## SELECTED TEXT
Operator: Thank you. [Operator Instructions] Your first question comes from Alex Barkley from Morgan Stanley. Please go ahead.
Alex Barkley: Hi, everyone. A few questions from me. Firstly, a question on the transitional ore impact recovery at Simberi, do you expect this to be a one-off for the quarter? And when do you expect those issues around the uncertainty of the senate [ph] ore to be resolved? And also what sort of outlook on oxide blend and recovery? Should we be expecting out till around FY23 before you hit your transitional FY24? Thanks.
Craig Jetson: Yes, Alex. All good questions. I think there are multi answers to each and every one of those. So we're currently going through a mine plan. So as you'd appreciate to understand the ore body even more than what we do now, we're frantically drilling to get as much ore body knowledge as we possibly can. The are high-grade material in cement, for example, and other areas of the mine still intact and we haven't been able to access those areas at this point and that will certainly come into the new mine plant. One of the things that we certainly need to make sure that we're well-versed on, is the transition from oxides to sulfides in a couple of years' time. The future drilling will certainly give us that that ore body knowledge. So, I expect to see a significant turnaround this quarter in Simberi's performance, but the oxide and sulfide transition material as the oxide runs out is becoming more and more problematic. It's certainly creating some challenges in the mine sequencing, but I'm optimistic that the technical team will get through and resolve those issues in the very short term. So as you can see, we're not changing guidance at this point, given the loss in this quarter. Because of this transition material, we'll certainly be on the lower end of guidance, but we still know we have some high-grade and we still know that we have improved reliability. So, with I guess some winds behind us, we'll certainly have a better quarter this quarter.
Alex Barkley: Okay. Beaver Dam, it looks like you're about to submit EIS and getting a response later this calendar year. At the investor day, you mentioned there might have been some flex [ph] in the timing around first coal production, maybe in FY23 or FY24. Do you know if you're any closer to knowing whether we should expect that earlier gold production? And could we get an update on that process, please?
Craig Jetson: Yes, sure. So one of the things that we've refocused in I guess the business and particularly the development of a business in Nova Scotia is the appointment of a General Manager, that's going to take the lead on that permitting, certainly interface with the first nations and all the key stakeholders to make sure that doesn't become problematic or managed accordingly and that permits are delivered on time from a sequencing-perspective and the project-perspective. So that's going very well, and leading the team are certainly engaging quite well. I think Beaver Dam, in terms of its sequence will be really subject to the permitting and I think we're working with first nations and the government. We've put it in their timeline where we think the permitting will be. In my view, that's conservative and we'll certainly try to shorten that timeline down without guarantees, of course. A lot of things have to work and as you'd know, Alex, the permitting is not really something that we can control other than work with. So, I guess the quality of our applications is extremely important, so we make sure that we answer all the questions, we have all the technical solutions in place, and one that really explains as we submit the permit. So, I'm confident that the timeline will be less than what we have in that project plan, and we'll certainly guide on that as time changes.

## PROBLEMS AND TASKS
A. Write out the earnings call transcript again, starting with "Alex Barkley: Okay." and going on through "that process, please?", swapping "EIS" for "environmental impact statement".
B. Pick up the earnings call transcript after its last line and keep it going.

[Stored dataset items]
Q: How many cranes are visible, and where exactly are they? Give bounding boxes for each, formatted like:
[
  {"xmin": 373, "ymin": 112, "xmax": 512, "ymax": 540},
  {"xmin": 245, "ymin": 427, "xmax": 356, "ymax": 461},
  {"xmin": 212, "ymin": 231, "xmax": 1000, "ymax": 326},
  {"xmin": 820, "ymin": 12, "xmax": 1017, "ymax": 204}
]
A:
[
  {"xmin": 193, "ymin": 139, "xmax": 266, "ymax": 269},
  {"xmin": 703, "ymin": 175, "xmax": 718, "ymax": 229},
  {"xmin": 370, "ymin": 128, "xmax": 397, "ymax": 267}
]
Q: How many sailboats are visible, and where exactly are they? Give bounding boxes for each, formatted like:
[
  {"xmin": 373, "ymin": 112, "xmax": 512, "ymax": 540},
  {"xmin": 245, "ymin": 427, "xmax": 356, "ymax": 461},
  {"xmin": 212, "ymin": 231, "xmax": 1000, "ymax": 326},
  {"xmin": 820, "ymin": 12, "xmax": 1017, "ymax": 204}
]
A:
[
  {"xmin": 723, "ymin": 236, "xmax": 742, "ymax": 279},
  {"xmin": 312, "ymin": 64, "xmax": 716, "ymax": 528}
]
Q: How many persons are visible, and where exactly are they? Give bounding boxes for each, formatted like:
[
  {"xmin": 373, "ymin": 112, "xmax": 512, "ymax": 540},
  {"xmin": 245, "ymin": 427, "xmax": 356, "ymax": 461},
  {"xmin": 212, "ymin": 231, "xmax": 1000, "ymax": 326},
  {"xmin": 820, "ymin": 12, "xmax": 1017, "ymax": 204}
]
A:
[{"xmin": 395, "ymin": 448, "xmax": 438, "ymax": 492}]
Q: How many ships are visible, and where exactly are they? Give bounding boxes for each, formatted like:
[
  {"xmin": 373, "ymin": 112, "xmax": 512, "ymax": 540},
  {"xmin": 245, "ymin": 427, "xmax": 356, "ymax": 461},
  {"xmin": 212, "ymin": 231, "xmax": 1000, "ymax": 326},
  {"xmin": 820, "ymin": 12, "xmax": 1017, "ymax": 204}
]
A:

## TASK RESPONSES
A.
Alex Barkley: Okay. Beaver Dam, it looks like you're about to submit environmental impact statement and getting a response later this calendar year. At the investor day, you mentioned there might have been some flex [ph] in the timing around first coal production, maybe in FY23 or FY24. Do you know if you're any closer to knowing whether we should expect that earlier gold production? And could we get an update on that process, please?

B.
Alex Barkley: Yes, sure. And a last quick one at Gwalia, what kind of cost benefit did you see from that tolling of the third party ore? And where should we expect that number to sit for the remainder of the year?
Craig Jetson: There's a few parts to this and I think the real issue, with your question is, a lot of commerciality tied up in these agreements, which I'm certainly not going to talk about. But the fact of the matter is, it makes some very good cash for our business, it's above [ph] and the shareholders. It's certainly in the benefit of our business. We need to make sure we get the development of the mine sites, so Gwalia mine to a point where it's robust, it's stable, and it can deliver its maximum that it can deliver. In the meantime, while we do that development, we've got this light and capacity that we could fill and we're doing that by obviously, the tolling agreements. We've gone into an agreement with Linden, which I'm very excited about and Meryl and the team has done a great job landing that forth for the next 20 odd [ph] months and there are other opportunities as well. So while we have our mine [ph] being developed and growing for the future and being optimized, we will top the mill up with cash generating production, that helps us. If you look at it like a byproduct, for example, like a copper credit or whatever, it is good cash, reduce their overall operating costs and it's a good business to be in. But in terms of those actual numbers and commercial terms, that's in confidence at this point.
Alex Barkley: All right, no problem. Thanks, Craig. That's all the questions for me.
Craig Jetson: Thanks, Alex.
Operator: Thank you. Your next question comes from Levi Spry from J.P. Morgan. Please go ahead.
Levi Spry: Good morning, Craig and team. Happy New Year. Thanks for the call. Just on Slide 16, on your bar chart on showing the milling you made. Just talk me through critical path to delivering that extra 400,000 pounds [ph]. And then displacing the toll milling stuff later on with your own feed post 2023. Started drilling the shallows, what are the milestones along the way?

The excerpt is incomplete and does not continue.